# Suspension/Alignment Questions



## Blasirl (Mar 31, 2015)

I would find the patch of road that this is really evident when driven upon and have your alignment guy drive it. I also know that sometimes after driving on a "wrong " setup, the crown in the road seems more noticable, hence the cockeyed feeling at the wheel.


----------



## codefreak13 (Aug 24, 2013)

It's present no matter what the road is, just more so at higher speeds. Shouldn't be hard to duplicate for a tech, I'm just having trouble wrapping my head around the physics of how/if it could be anything other than the alignment.


----------



## Blasirl (Mar 31, 2015)

codefreak13 said:


> It's present no matter what the road is, just more so at higher speeds. Shouldn't be hard to duplicate for a tech, I'm just having trouble wrapping my head around the physics of how/if it could be anything other than the alignment.


1. They may have forgotten to tighten something
2. you may have hit something 
3. they did not correctly align it in the first place or 
4. they had no clue
5. you tell us when you go back.


----------



## snowwy66 (Nov 5, 2017)

The alignment wasn't done properly. 

They're supposed to center the steering wheel and lock it down. They're also supposed to lock the brake pedal down. THEN, adjust your toe. THIS, of course, is all done on sliding plates that rotate with the tires. 

I'd find another shop that's more professional. And will also provide you with a printout of the alignment. 

Also, if your state or any shops have a brake check machine. Get your car tested BEFORE realignment. Not only will the machine test your brakes. It will also test your alignment.

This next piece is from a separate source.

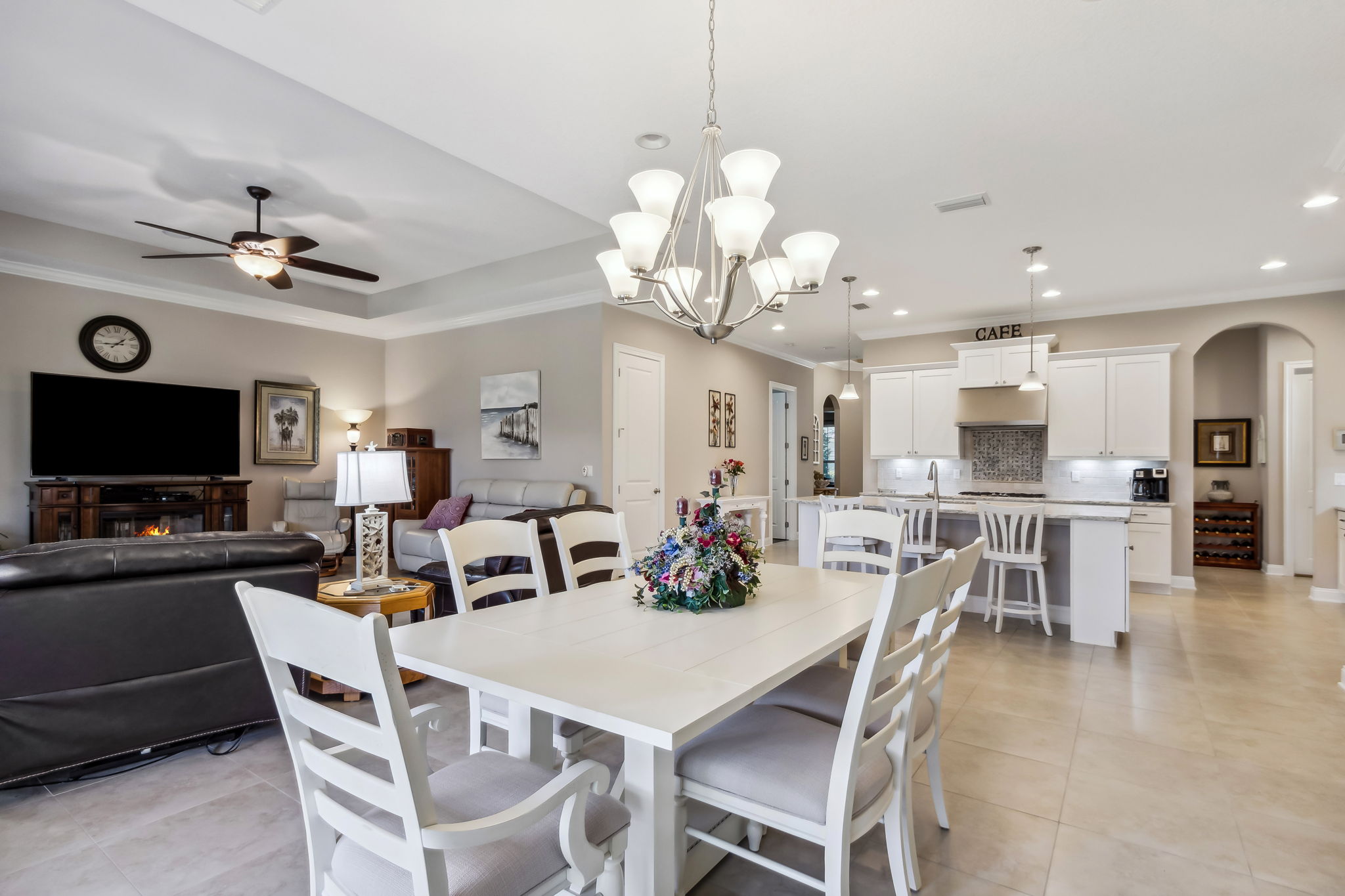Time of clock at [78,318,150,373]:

Hopefully your state does safety inspections and allows shops to use the brake machine VS. pulling the wheels. 

Course. If you live in the sticks. Finding one might be a problem.

The vibration at highway speeds was probably your tires out of balance. You can't expect them to wear down completely and not go out of balance. Balance should be done when tires are rotated. Preventive maint.


----------



## Taxman (Aug 10, 2017)

I like to go to the dealer (preferably with a '$85 four wheel alignment' coupon) for this. 

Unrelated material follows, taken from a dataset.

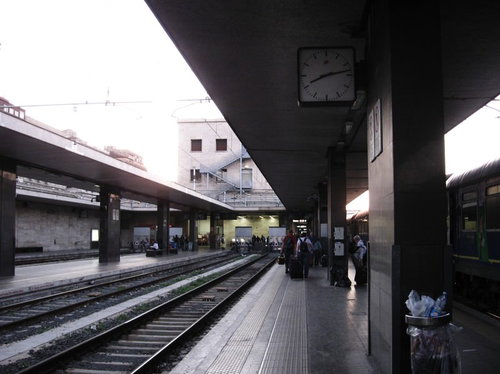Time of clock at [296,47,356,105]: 8:12
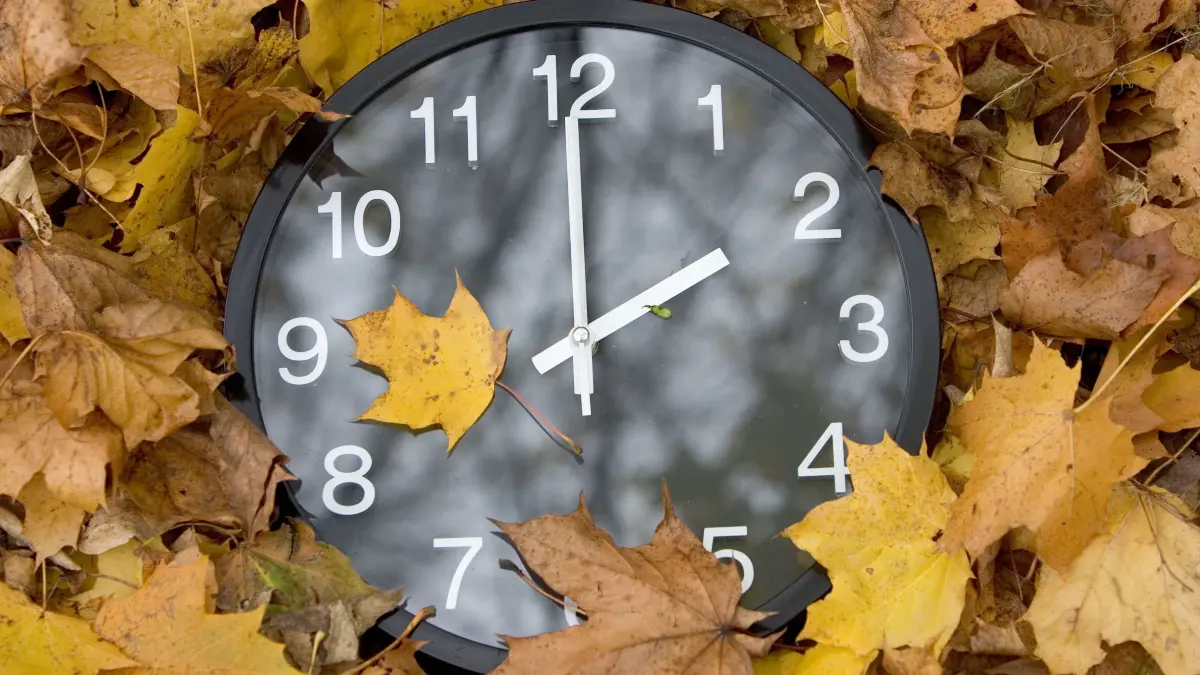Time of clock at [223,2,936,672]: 2:00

I think the dealers all give you a before and after printout like this. 

Does the car pull to the left when you let go of the wheel, or does it veer left when you hold the wheel centered?

Unfortunately, the time my dad asked to borrow my steering wheel puller so that he could center his steering wheel after an alignment (the answer was NO), he'd taken it to the local Chevy dealer. But that was nearly 30 years ago, I can't imagine it happening at the dealer now.


----------



## codefreak13 (Aug 24, 2013)

Thanks everyone. They didn't have a printer hooked up but did take a pic of the readout and all numbers were in spec. 

It pulls to the left when I let go of the wheel, and also veers to the left when I hold the wheel centered. I have to keep the wheel at a 10 deg clockwise angle at highway speeds to drive straight.

As a few have said, just going to have them redo the alignment first as I have a 3-year warranty on it, and will report back. Best I can tell, the knucklehead might have done the alignment before the brake job and subsequently f'd something up, or their machine is off.


----------



## lonewolf04 (May 6, 2016)

Just because the specs are all in does not mean it was setup correctly and will not pull. Attach the printout and lets see what she says.


----------